Deploying robots on the factory floor will allow business owners to save substantial amounts of money in manpower and insurance, as well as increase productivity. For that, intelligent and easily reprogrammable robots will be necessary. Such need will be addressed by AMRs, which are predicted by ABI Research to comprise 80% of all commercial robot shipments by 2027.
All AMRs must possess mapping and localization capabilities to react to the fast-changing environment inside factories to avoid collisions with other machines and humans. Therefore, most industrial robots are expected to have SLAM capabilities in the next decade. Data generated by these robots’ SLAM capabilities can also be integrated into a centralized digital factory platform to be analysed for KPIs.

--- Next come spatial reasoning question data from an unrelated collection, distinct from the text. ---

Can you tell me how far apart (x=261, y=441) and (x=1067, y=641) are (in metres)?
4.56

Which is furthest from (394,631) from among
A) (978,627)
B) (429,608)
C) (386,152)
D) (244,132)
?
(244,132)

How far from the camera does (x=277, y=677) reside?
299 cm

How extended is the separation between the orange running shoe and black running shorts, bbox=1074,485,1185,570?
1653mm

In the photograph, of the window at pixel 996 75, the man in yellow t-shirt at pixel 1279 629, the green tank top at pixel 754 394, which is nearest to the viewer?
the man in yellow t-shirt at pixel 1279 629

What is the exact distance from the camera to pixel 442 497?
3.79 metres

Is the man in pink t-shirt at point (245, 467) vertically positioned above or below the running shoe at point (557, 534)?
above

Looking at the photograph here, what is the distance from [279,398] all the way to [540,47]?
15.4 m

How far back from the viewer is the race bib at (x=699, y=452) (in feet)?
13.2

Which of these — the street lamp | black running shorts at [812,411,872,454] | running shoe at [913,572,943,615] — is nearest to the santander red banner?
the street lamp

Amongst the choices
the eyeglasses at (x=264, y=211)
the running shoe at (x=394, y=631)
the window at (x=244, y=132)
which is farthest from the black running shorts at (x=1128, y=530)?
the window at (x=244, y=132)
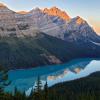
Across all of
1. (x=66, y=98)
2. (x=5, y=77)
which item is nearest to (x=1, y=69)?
(x=5, y=77)

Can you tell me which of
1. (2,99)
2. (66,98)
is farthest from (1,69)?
(66,98)

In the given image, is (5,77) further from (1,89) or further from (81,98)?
(81,98)

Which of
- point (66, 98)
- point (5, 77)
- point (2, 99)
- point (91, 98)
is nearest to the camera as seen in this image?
point (5, 77)

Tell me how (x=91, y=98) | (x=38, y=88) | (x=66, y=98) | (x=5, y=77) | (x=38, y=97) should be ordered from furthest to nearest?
(x=66, y=98) → (x=91, y=98) → (x=38, y=97) → (x=38, y=88) → (x=5, y=77)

SLAM relies on sophisticated algorithms to work smoothly and accurately. Furthermore, the large amount of data generated by the various sensors on AMRs require efficient and low-latency processing. As a result, some software companies like Intermodalics, Kudan, and Accuware have identified the market opportunity that lies in developing SLAM algorithms and are partnering up with AMR integrators to deploy their software solutions.
“The 2020s are going to kick off with drastic changes in industrial environments. AI, IoT, RTLS, and connectivity technologies such as 5G will interact and improve each other in complex ways, and not all levels of the robotics value chain are ready for it. There are great opportunities in software development yet to be explored, SLAM being a big part of it,” Zignani concludes.
ABI Research predicts that by 2030, the installed base of SLAM-enabled Autonomous Mobile Robots will exceed 15 million.